## Economic Prediction Markets
Economic prediction markets let you trade directly on macroeconomic outcomes — Federal Reserve rate decisions, inflation readings, GDP growth, and employment figures. These markets are resolved using official government data, making them uniquely transparent and verifiable.
## Types of Economic Markets
### Interest Rate Decisions "Will the Fed cut rates in June 2026?" — resolved based on the FOMC announcement. These are among the most liquid economic prediction markets because rate decisions affect every asset class.
### Inflation (CPI) "Will US CPI exceed 3% in April 2026?" — resolved using the Bureau of Labor Statistics CPI release. Inflation markets are closely watched by traders across crypto, equities, and bonds.
### GDP Growth "Will US Q2 2026 GDP growth exceed 2%?" — resolved using the Bureau of Economic Analysis advance estimate.
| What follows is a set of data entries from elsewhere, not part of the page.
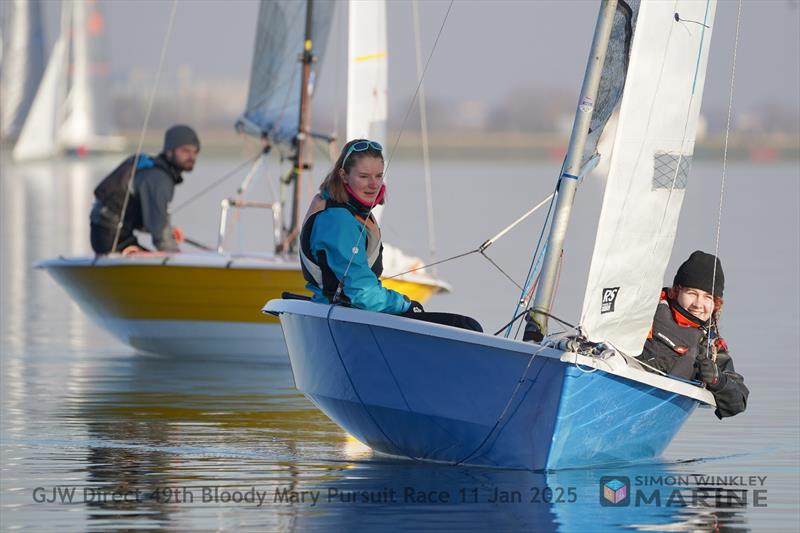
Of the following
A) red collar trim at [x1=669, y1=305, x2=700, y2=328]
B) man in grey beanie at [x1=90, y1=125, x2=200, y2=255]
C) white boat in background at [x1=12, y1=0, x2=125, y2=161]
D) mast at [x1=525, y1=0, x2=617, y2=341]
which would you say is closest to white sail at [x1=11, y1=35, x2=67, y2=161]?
white boat in background at [x1=12, y1=0, x2=125, y2=161]

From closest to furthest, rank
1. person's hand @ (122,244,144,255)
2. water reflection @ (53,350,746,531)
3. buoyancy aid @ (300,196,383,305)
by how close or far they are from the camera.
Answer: water reflection @ (53,350,746,531) → buoyancy aid @ (300,196,383,305) → person's hand @ (122,244,144,255)

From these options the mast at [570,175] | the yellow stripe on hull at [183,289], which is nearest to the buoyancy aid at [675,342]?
the mast at [570,175]

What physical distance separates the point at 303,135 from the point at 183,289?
228 centimetres

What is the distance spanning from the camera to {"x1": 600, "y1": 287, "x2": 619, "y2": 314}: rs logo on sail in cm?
881

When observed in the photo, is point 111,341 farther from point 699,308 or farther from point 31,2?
point 31,2

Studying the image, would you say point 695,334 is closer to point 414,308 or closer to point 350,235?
point 414,308

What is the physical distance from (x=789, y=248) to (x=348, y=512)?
20935 mm

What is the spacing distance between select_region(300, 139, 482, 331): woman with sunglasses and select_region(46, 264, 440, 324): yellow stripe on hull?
4932 mm

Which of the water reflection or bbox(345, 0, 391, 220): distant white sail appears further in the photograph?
bbox(345, 0, 391, 220): distant white sail

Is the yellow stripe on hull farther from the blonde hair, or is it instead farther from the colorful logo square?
the colorful logo square

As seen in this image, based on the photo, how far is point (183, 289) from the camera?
48.0 feet

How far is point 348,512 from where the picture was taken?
8.28 m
### Employment "Will US unemployment fall below 4% in March 2026?" — resolved using the Bureau of Labor Statistics monthly jobs report.
## Resolution: FRED API
OraclBet resolves economic markets using the **Federal Reserve Economic Data (FRED) API**:
- **Data source**: Federal Reserve Bank of St. Louis - **Coverage**: 800,000+ economic time series - **Reliability**: Official government statistics - **Fallback**: Yahoo Finance provides additional verification
FRED data is publicly available, auditable, and universally accepted as authoritative.
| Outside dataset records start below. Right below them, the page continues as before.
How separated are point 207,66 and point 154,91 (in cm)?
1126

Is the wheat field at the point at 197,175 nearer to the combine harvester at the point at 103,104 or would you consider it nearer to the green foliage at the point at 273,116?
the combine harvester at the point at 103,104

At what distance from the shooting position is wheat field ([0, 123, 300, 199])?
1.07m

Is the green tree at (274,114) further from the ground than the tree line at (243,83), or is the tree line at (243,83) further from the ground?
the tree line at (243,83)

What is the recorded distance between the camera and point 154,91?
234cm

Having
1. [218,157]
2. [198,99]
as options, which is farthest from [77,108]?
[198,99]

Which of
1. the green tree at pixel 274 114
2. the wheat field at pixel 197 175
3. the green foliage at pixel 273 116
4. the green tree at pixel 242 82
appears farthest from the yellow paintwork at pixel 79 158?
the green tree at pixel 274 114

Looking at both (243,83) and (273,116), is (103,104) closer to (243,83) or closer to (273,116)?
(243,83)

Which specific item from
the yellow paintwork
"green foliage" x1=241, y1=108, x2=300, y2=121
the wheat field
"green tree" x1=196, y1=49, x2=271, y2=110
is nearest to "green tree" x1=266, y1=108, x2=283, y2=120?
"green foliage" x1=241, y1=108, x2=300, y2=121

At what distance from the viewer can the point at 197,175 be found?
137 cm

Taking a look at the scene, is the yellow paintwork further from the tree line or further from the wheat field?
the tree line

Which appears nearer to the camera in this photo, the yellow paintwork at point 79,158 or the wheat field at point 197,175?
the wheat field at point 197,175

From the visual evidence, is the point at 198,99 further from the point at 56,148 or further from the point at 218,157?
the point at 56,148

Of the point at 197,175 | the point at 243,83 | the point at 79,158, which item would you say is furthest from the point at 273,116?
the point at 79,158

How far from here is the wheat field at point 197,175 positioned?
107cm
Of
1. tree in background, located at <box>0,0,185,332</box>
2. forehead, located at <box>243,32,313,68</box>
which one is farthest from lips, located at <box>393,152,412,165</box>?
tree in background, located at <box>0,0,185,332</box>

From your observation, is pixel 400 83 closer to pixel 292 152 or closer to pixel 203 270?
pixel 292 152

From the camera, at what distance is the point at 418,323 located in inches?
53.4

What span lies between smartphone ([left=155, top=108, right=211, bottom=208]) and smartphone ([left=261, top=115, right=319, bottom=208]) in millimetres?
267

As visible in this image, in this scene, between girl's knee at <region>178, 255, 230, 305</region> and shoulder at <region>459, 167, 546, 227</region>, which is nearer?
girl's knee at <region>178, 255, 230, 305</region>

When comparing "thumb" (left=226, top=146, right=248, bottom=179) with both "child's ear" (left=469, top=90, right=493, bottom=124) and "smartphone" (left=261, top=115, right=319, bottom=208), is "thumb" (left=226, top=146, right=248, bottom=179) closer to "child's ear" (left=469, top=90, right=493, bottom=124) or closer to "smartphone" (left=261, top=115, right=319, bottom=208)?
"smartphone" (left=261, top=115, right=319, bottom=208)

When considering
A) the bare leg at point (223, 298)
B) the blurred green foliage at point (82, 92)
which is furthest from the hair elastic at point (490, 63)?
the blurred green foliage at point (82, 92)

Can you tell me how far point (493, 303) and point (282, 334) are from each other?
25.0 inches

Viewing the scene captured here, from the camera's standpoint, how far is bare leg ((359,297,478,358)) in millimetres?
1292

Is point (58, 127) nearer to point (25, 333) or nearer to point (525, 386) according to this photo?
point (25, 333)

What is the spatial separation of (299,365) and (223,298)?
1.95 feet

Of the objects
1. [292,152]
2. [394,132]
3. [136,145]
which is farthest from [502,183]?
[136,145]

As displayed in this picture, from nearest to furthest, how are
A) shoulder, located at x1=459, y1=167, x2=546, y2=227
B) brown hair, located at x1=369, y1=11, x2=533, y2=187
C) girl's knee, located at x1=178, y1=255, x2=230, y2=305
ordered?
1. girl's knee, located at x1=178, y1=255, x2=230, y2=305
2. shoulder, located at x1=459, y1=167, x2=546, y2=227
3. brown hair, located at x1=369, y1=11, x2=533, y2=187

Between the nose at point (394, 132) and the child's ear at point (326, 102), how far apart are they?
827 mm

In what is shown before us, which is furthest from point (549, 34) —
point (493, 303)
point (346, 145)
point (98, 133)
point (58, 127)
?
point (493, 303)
## Trading Strategies for Economic Markets
### Calendar Trading Economic releases follow a known calendar. Key dates: - **FOMC meetings**: 8 per year, dates published in advance - **CPI release**: Monthly, around the 10th-13th - **Jobs report**: First Friday of each month - **GDP**: Quarterly advance, second, and third estimates
Position before releases when you believe the market is mispriced.
### Leading Indicators Some data points predict others: - ISM Manufacturing → GDP - Initial jobless claims → Unemployment rate - PPI → CPI - Housing starts → Construction employment
If leading indicators diverge from prediction market pricing, there may be a trading opportunity.
### Fed Communication The Fed communicates extensively between meetings through speeches, minutes, and the Beige Book. Parsing "Fedspeak" for hawkish or dovish shifts gives you an edge in rate markets.
### Cross-Market Signals Economic prediction markets are connected to other markets: - Rate cut expectations → bullish for crypto and risk assets - Higher-than-expected CPI → bearish for bonds, mixed for crypto - Strong employment → hawkish Fed, potentially bearish for rate-sensitive assets
## Why Economic Markets Matter
Economic prediction markets serve a dual purpose: 1. **Trading opportunity** — profit from understanding macro dynamics 2. **Information signal** — market prices are the best available forecast of economic outcomes
Central banks themselves monitor prediction markets as an input to policy decisions.
## Conclusion
Economic prediction markets sit at the intersection of macroeconomic analysis and trading. For traders who follow economic data releases, understand central bank policy, and can interpret leading indicators, these markets offer consistent opportunities with reliable, government-data-backed resolution.